Hierarchical Instrumented Tracing with Logback

TL;DR

I've upgraded the instrumentation code in logback-bytebuddy to add trace ids and span ids, so you can see the parent/child relationship between traces. This can be sent to Honeycomb to visualize the trace automatically.

For example, you can instrument the JSSE trust manager code:

Trust Manager

Or see what happens inside a Play ActionBuilder:

ActionBuilder

Here's the documentation.

Overview

This is an combination of Tracing With Logback and Honeycomb and Tracing 3rd Party Code. There really isn't a difference between tracing and logging: it's just about adding in a couple of extra fields.

With that in mind, adding in tracing is as simple as adding a stack of spans to a ThreadLocal and then pushing and popping as you enter and exit instrumented methods. Most of the work done has been in figuring out the configuration and pulling out as much information as possible – for example, the line number and source file is now pulled from the bytecode so that Logback doesn't have to fill in a stack trace for caller data.

From there, you can identify hotspots in code without adding a full-on profiler, by identifying the hotspot and code flow.

The instrumentation code has been upgraded so that you can add a service name and map functions under classes in logback.conf, and wildcards are now supported:

levels {
  sun.security.ssl = TRACE
  javax.net.ssl = TRACE
}

logback.bytebuddy {
  service-name = "example-jsse"

  tracing {
    "sun.security.ssl.X509TrustManagerImpl" = ["*"]
    "javax.net.ssl.SSLContext" = ["*"]
  }
}

Because this produces JSON in a format that Honeycomb recognizes, we can then send this data to Honeycomb and use it for visualization.

Pros and Cons

I'm a developer, and this is a developer tool. It solves several problems that developers have in observability, while integrating nicely into existing developer logging.

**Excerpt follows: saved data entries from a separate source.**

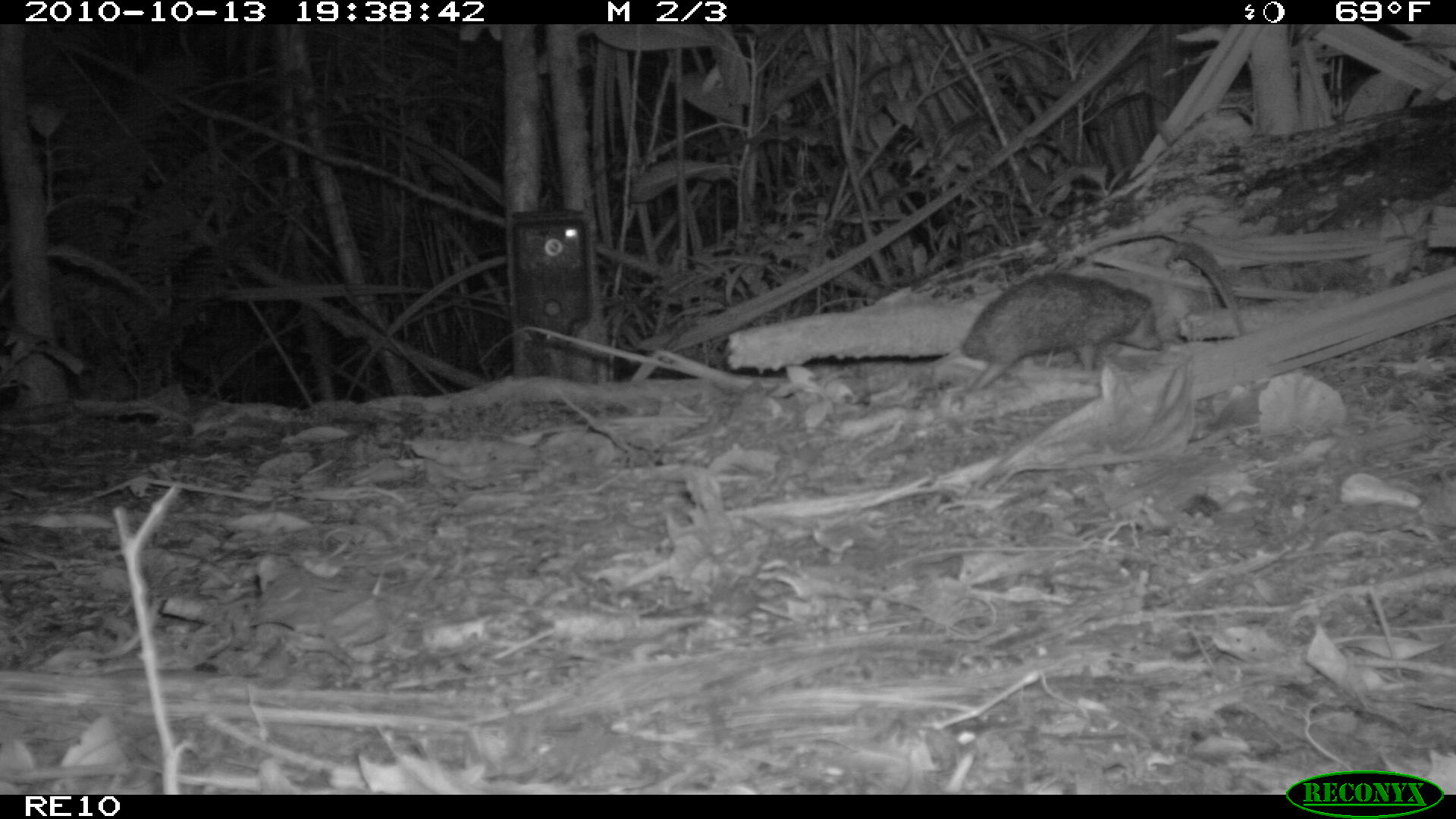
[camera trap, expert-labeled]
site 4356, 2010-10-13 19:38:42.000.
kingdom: Animalia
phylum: Chordata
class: Mammalia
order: Afrosoricida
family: Tenrecidae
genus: Setifer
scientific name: Setifer setosus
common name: greater hedgehog tenrec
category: setifer sp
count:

The biggest advantage is that you get development-free tracing. As opposed to Opentracing, there's no concept of tying a span to a request or other "unit of work" – it starts when entering the first method, and ends in the last. If you completely cover your classes, you'll get a complete trace, including input parameters and return values.

The second biggest advantage is that you can do full tracing, including duration time, of code that you didn't write. This won't cover everything – for example, it won't cover native methods – but it'll cover lots.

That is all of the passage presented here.